| Provided text |
########################################
Summarizing Youtube Comments with Machine Learning

Summarizing Youtube Comments with Machine Learning

This tutorial will cover a few different techniques to accomplish a simple task: figuring out what people in the comments are saying about a video.

To summarize, the process will go like this:

  • we will choose a video and scrape the comments using Youtube's API
  • we will tokenize (aka simplify) the comments so it's easier for the algorithms to process (I'll compare and contrast different methods)
  • we will analyze the tokenized comments to see which topics people are talking about, and how they feel about those topics

I have a separate tutorial that will focus on the sentiment of the Youtube comments once we have our topics, but everything in due time.

The end result of this should be a csv with a list of the comments, their original form, their tokenized form, an assigned topic, and a sentiment score (and some other furniture. Here's a look at the end result.

And, because of those comments, I can make a graph like this, where I separate the comments into topics, and assign each a sentiment score.

While I can't share the whole creation process, here's the script for sale if you want to insert a video and get the screenshot output.


Scraping the Youtube Video Comments

In order for this to be worth either of our time, it's important to choose a video that you can actually gain insight from. Only advice I can give now is to choose one with over 1k comments (the more the better), and interviews work well.

1) Get Access to the YouTube Data API

  1. This involves creating a Google Cloud account, and new project, which can be done on the Google Cloud console page.
  2. In your project dashboard, navigate to the "APIs & Services" section, search for the YouTube Data API, and enable it.
  3. Create API credentials (API key) for accessing the API. This key will be used to communicate to Youtube's API.

2) Install Required Libraries

You will need the google-api-python-client library to interact with the API. You can install it using pip. NLTK, pandas, and scikit-learn are three specific and very common examples; I would start with those.
########################################
| Data records |
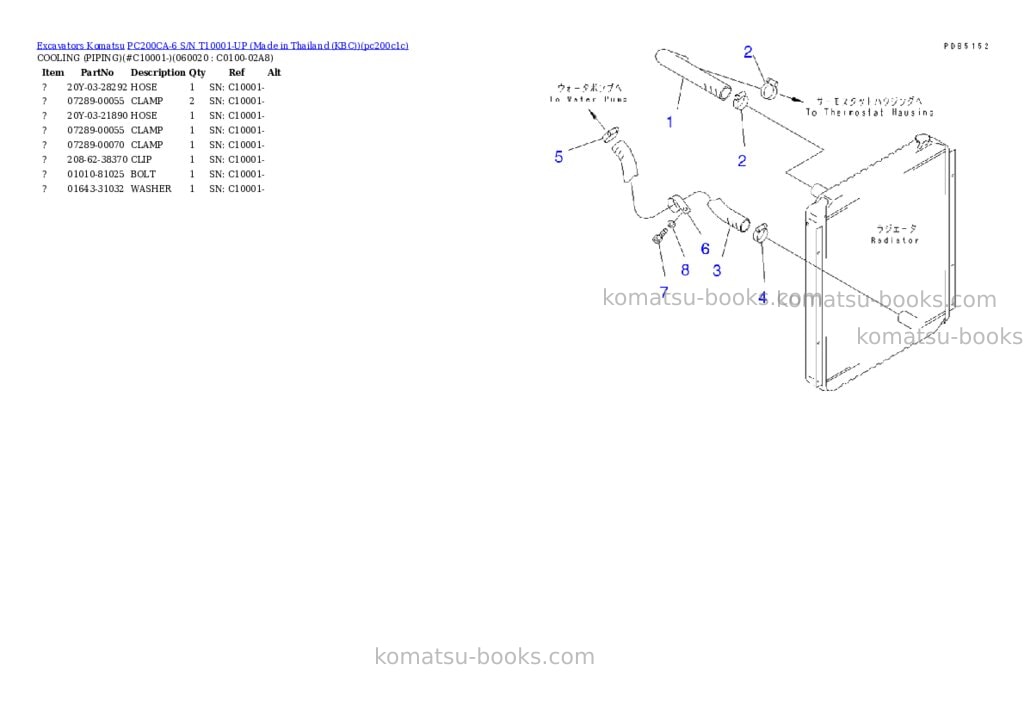 Komatsu pc200ca-6 s/n t10001-up made in thailand kbc Parts catalog cover Page 7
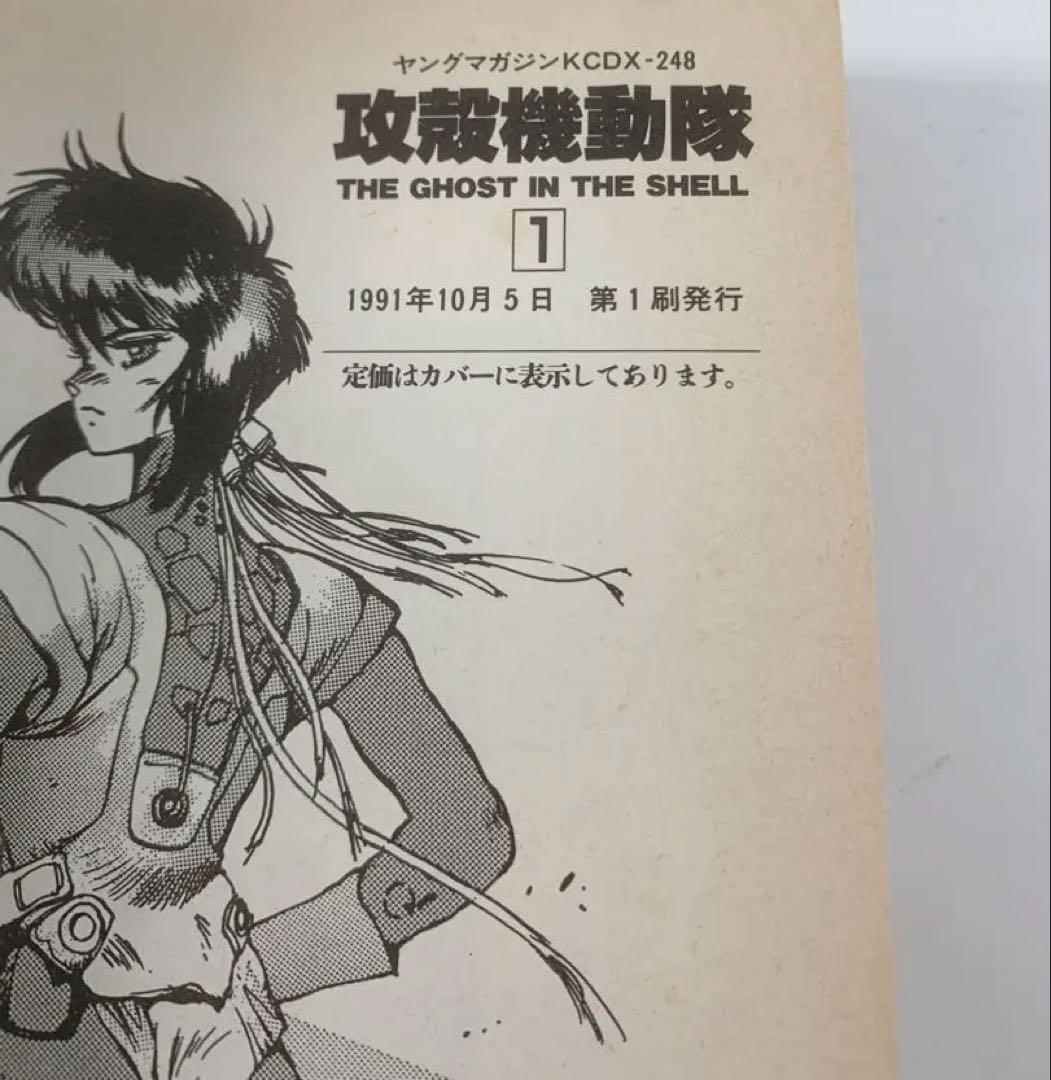 【全巻初版】攻殻機動隊　全巻　1.5巻は限定付録付きの特装版未開封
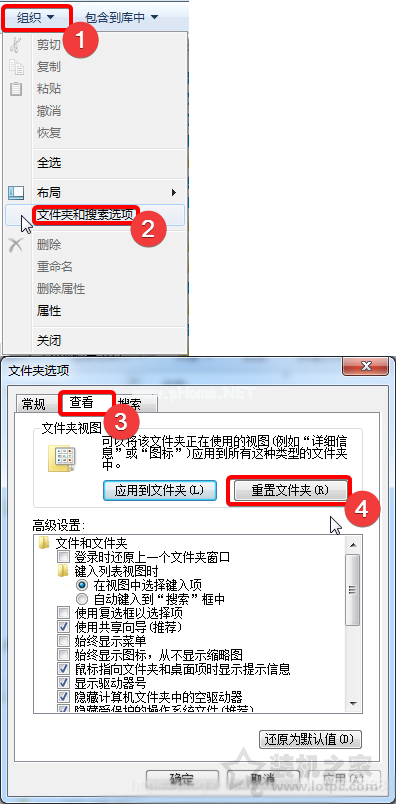 Win7/Win10新建文件或删除文件需要刷新后才可以显示的解决方法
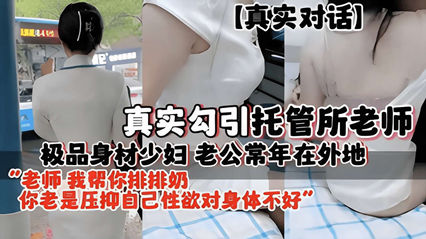 极品身材少妇老公常年在外地勾引托管所老师封面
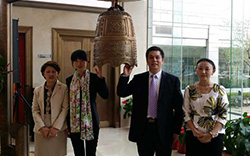 bjl官网登录上市敲钟典礼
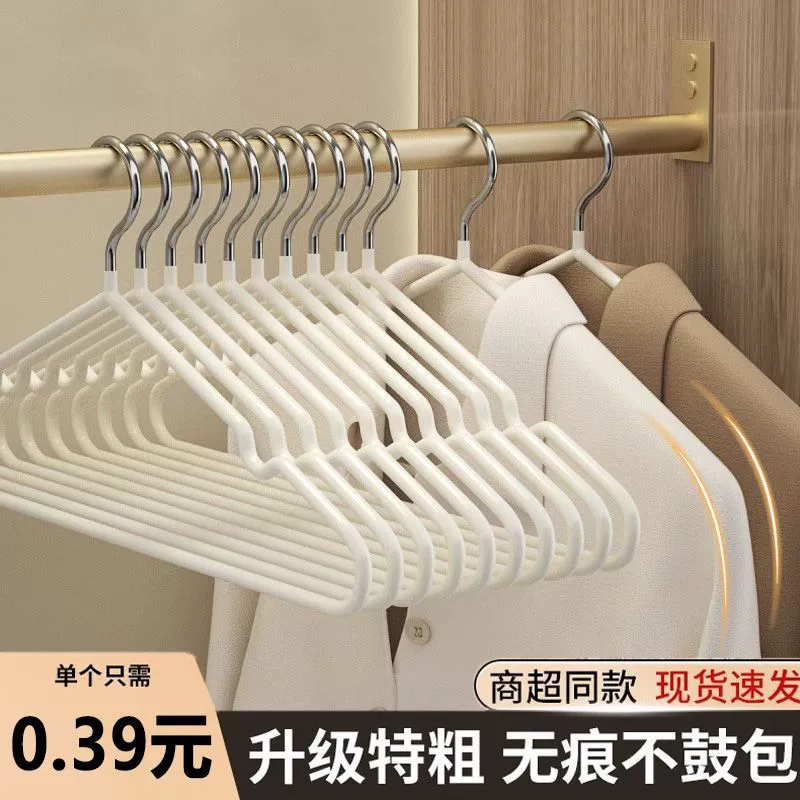 Hanger for students, non-slip drying rack, 50 pieces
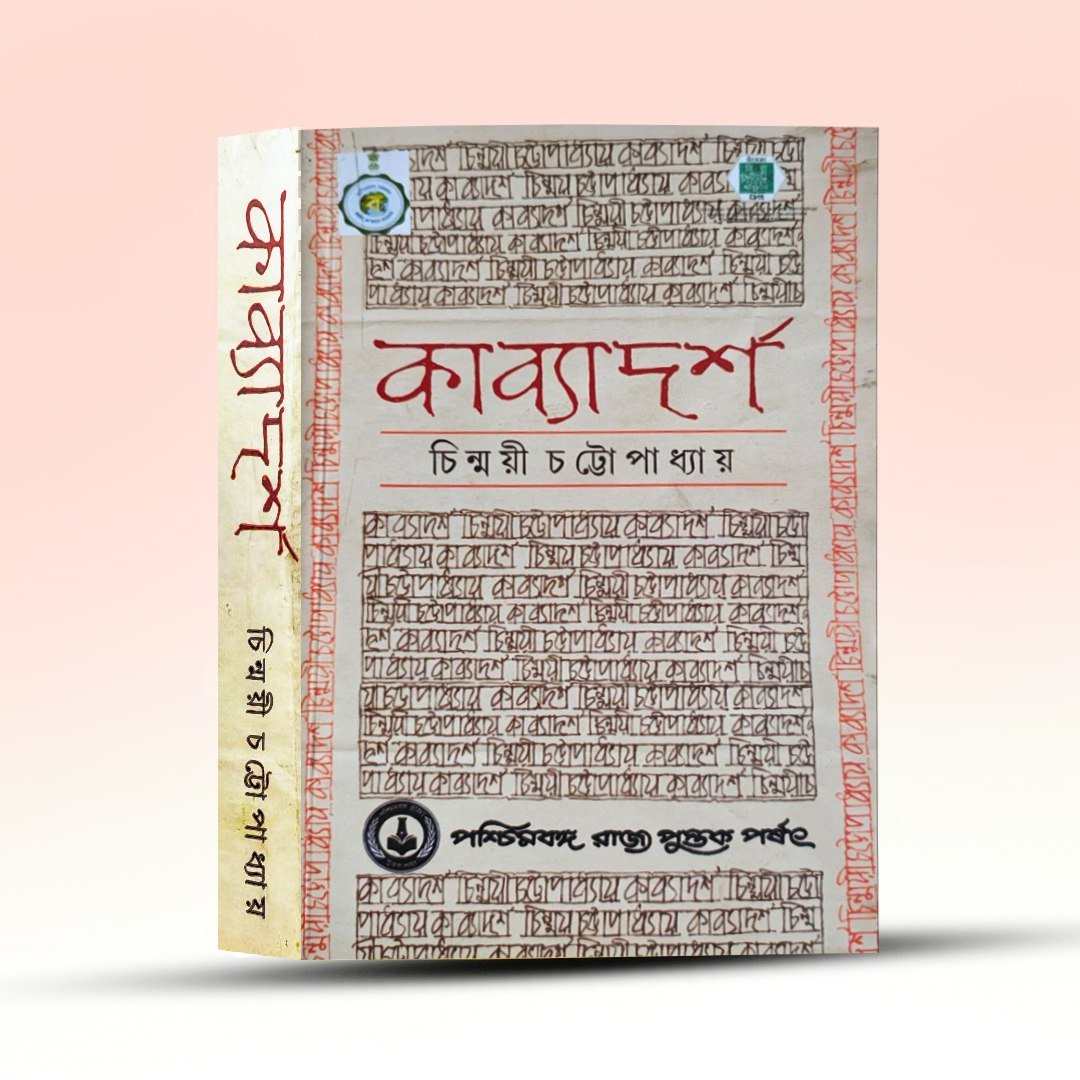 kabyadarsha-chinmayi-chattopadhyay.jpg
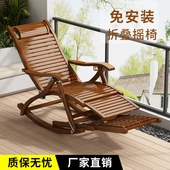 摇椅竹躺椅可折叠家用阳台舒适凉椅懒人午休睡椅办公室休闲靠背椅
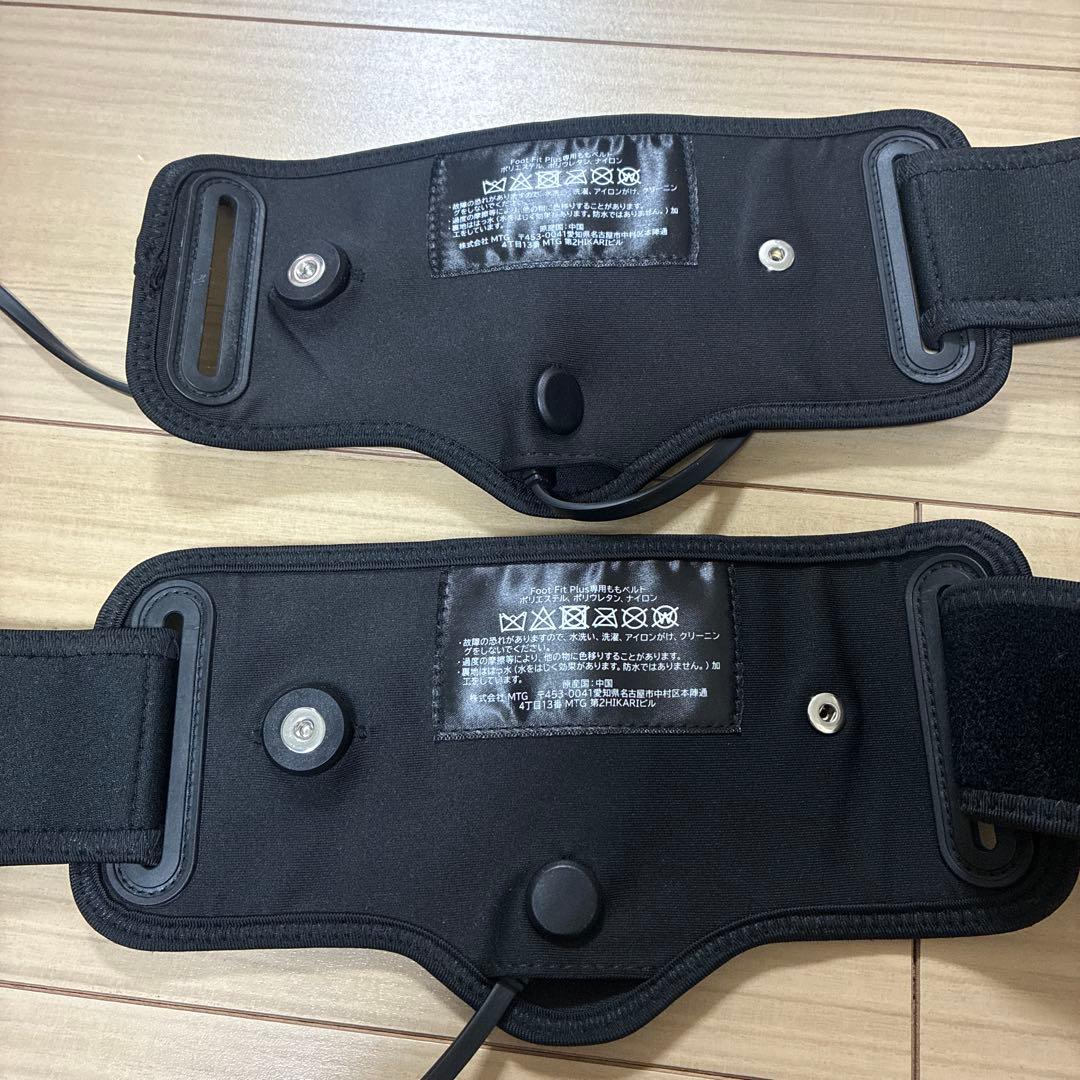 シックスパッド【正規品】SIXPAD Foot Fit Plus 新品シート付き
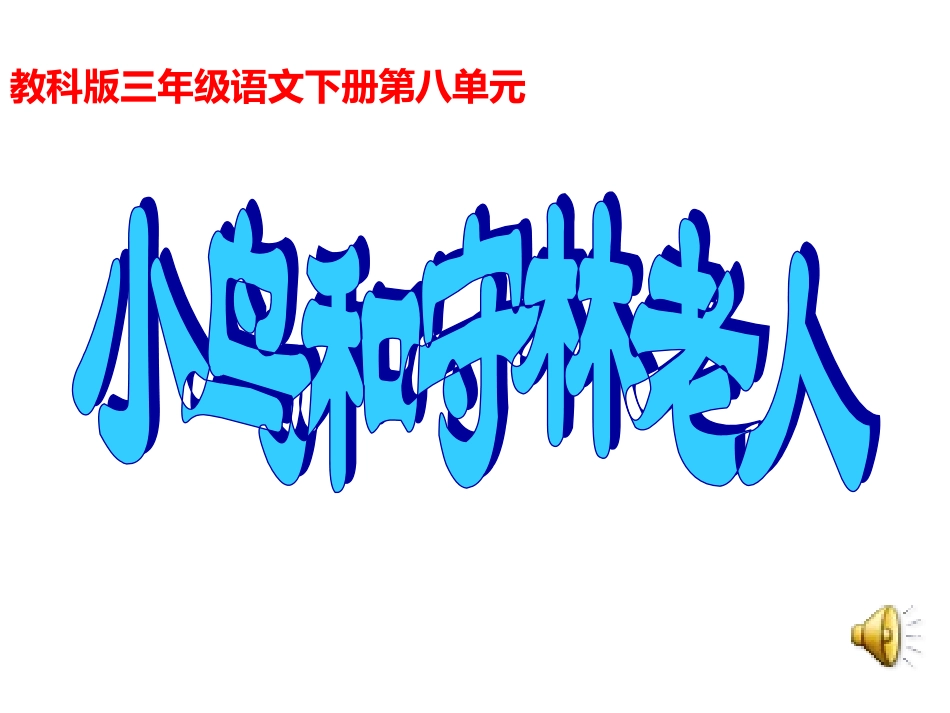 小学语文三年级课件-小鸟和守林人-教科版_第1页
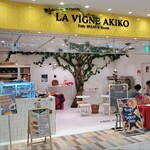 LA VIGNE AKIKO - 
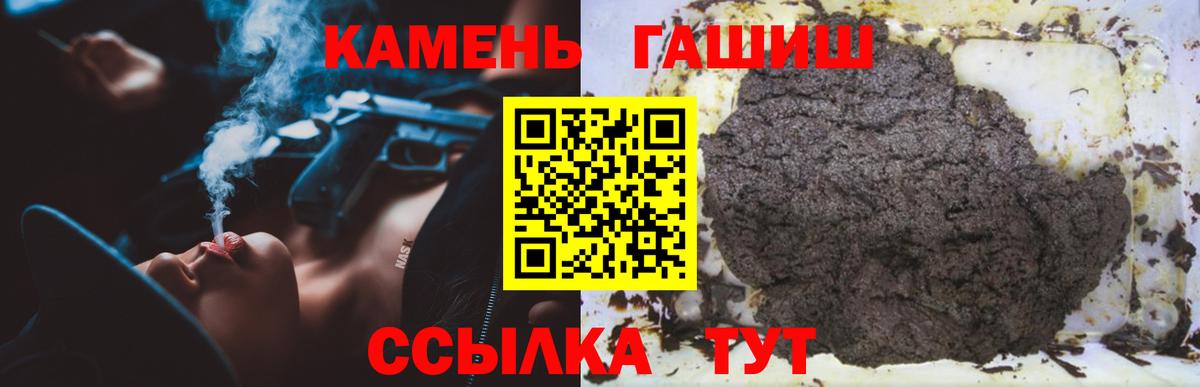 Кириши  ГАШИШ Ice-O-Lator  ГАШИШ ice o lator  Вход с VPN 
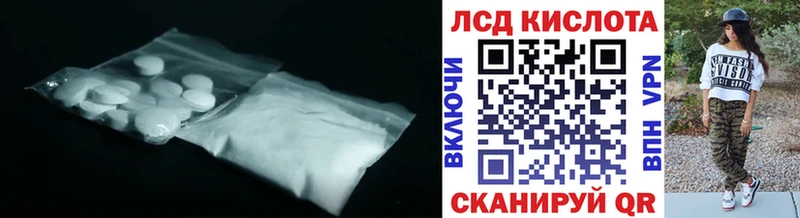 Лсд 25 экстази ecstasy Дмитров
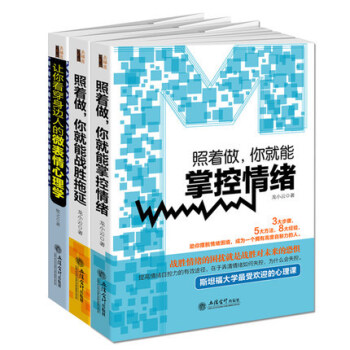 畅销套装 你的人生可以改变(让你看穿身边人的微表情心理学+照着做,你就能掌控情绪、战胜拖延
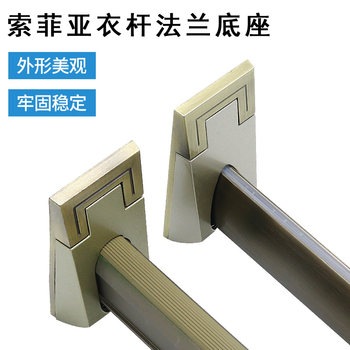 Sofia Wardrobe Hanging Rod Thickened Aluminum Alloy Square Heart-Shaped Wardrobe Fixed Base Flange Clamp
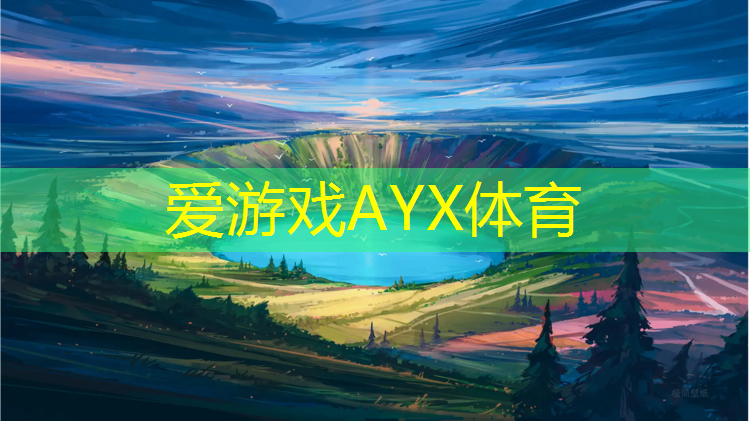 网球网如何修补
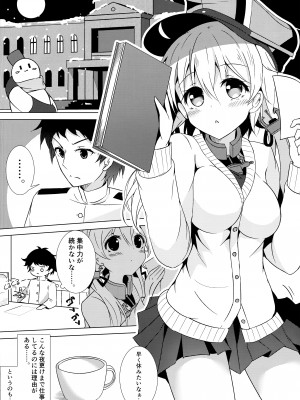 (C91) [まりんホイップ (minari)] 今夜のプリンツさんはアグレッシブ!! (艦隊これくしょん -艦これ-)_03_003_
########################################
| Exercise set |
**A)** List every Python library that the YouTube comments tutorial names.
**B)** Write the next part of the YouTube comments tutorial, picking up right after its last sentence.

| Task answers |
**A)** google-api-python-client, NLTK, pandas, scikit-learn

**B)**
The below is a screenshot of some of the imports you'll need to install in the beginning; Python's strengths come from the fact that there are some really powerful libraries out there for data science, and I'll tell you a secret; you can get quite far with looking up the right algorithm and passing it through the right csv. That's a good 50% of my job.

3) Write the Python function

Here's the rest of the code; I pass in the video id and the api key, and essentially run youtube's api by executing the youtube.commentThreads().list() function, and writing the response to a csv.


Cleaning the Text

If 50% of my job is sic-ing data science algorithms at csv, the other 50% is cleaning up text.

The concept of tokenizing is simple; computers and algorithms do better when they get closer to binaries, and numbers are closer to binary systems than letters.

In the realm of text analysis, there is also something to be said about the usage of stop words (um, the, a, etc). Let's get that bullshit outta here.

There are actually two ways to vectorize text that I use; TF-IDF and Word2Vec.

  • TF-IDF (Term Frequency-Inverse Document Frequency) transforms text into numerical values by measuring how important a word is in a document relative to a collection of documents; it gives more weight to unique words in a document.
  • Word2Vec creates numerical vectors for words based on their context in a text. It captures the semantic meaning by considering the words surrounding each target word, representing the relationships between words.

The purpose of me showing both of these algorithms is to give you a look into how many options there are; different algorithms are tailored for different things, and analyzing data using these charts is not an exact science; rather, it's used to 'summarize'.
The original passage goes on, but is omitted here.